Here, we exclude from each training fold those observations that share their drug or protein with the test observation. This helps to avoid data leakage in each CV iteration since its training fold and test fold have no common information.

We got the same value of C-index of 0.51 as AI's code did. No surprises, fortunately.

This means that the 10NN regressor is just a bit better than a random guesser, which score would be 0.5. Therefore, there is no reason to use it for such datasets.

# Summary

Here is an outline of the report, a more detailed argumentation could be found in the above text and code.

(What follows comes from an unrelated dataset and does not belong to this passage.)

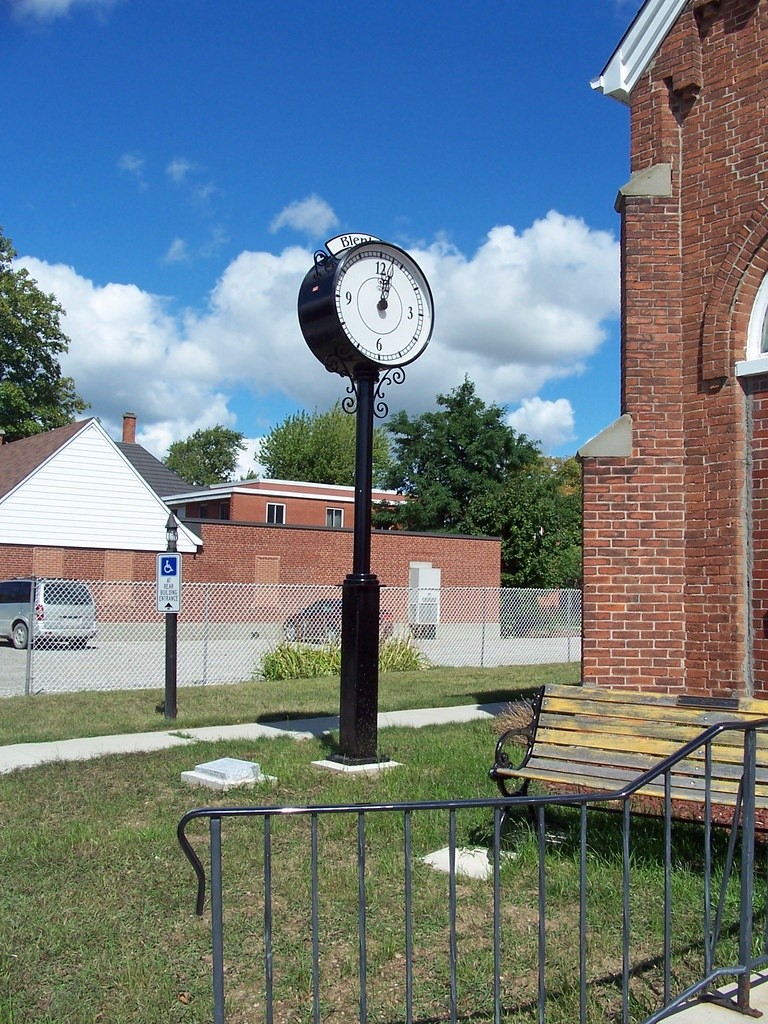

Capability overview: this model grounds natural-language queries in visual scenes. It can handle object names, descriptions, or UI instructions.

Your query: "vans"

[0,577,98,649]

* The task was to evaluate an ML model's performance on pair-input data. The data for training and   evaluation encompass 400 observation measuring some pairwise affinities between 77 target proteins and 59 drug molecules. The model was $K$-Nearest Neighbours regressor with $K = 10$. The evaluation had to be implemented with Leave-One-Out Cross-Validation (LOOCV). The performance score supposed to be expressed by C-index.

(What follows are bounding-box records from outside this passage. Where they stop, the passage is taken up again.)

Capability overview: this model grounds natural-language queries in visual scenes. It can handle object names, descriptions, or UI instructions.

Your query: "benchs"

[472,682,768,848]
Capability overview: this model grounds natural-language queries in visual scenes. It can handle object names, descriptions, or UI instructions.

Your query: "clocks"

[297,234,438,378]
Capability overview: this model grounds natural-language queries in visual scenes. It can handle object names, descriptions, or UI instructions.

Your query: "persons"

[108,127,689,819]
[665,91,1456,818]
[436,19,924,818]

* The initial approach to the model performance estimation was faulty because it didn't take into account the "paired nature" of the data. Every time the CV splitting of data took place, some objects (a drug or a protein) could be and most probably were in the training data and in the test datum at the same time. This caused data leakage and overestimation of the model's performance because, trying to predict the affinity value for a test observation, the model already had some information about objects participating in this observation.

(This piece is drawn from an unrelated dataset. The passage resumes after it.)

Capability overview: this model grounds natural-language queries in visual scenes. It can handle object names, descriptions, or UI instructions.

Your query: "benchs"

* The initial code was generated by Mistrale Large AI agent (link to the discussion: https://studychat.ai.utu.fi/share/cs8KdQzNF-97pXGajRDOP). The prompt contained the task description only. The agent implemented the same faulty approach with generic LOOCV.
Another, smaller issue of the code was in the point when and how scaling of data was performed: before splitting and fitted on all dataset instead of fitting on the training part only, hence, after splitting. Most probably, it wouldn't affect the result in this specific task, but still.

* That code yielded the C-index of 0.83 which is, again, too optimistic, for the reason mentioned above.
After fixing the code, AI proposed a variant that apparently worked in a quite correct way.

* The final code (see [here](#scrollTo=Final_version_of_the_code)) for the task is a somewhat "rephrased" version of the AI's suggestion, which, honestly, wasn't worth it since the new version seems to be no better then the code corrected by AI.

* Lastly, the estimate of the model's prediction performance quality expressed with C-index occured to be about 0.51, which is extremely low value (random guessing provides C-index = ROC AUC of 0.50).
The obtained results indicate that the model is very bad for predicting drug-protein affinity on this dataset. Hence, it shouldn't be recommended for using by the colleague for the similar problem on their data, too.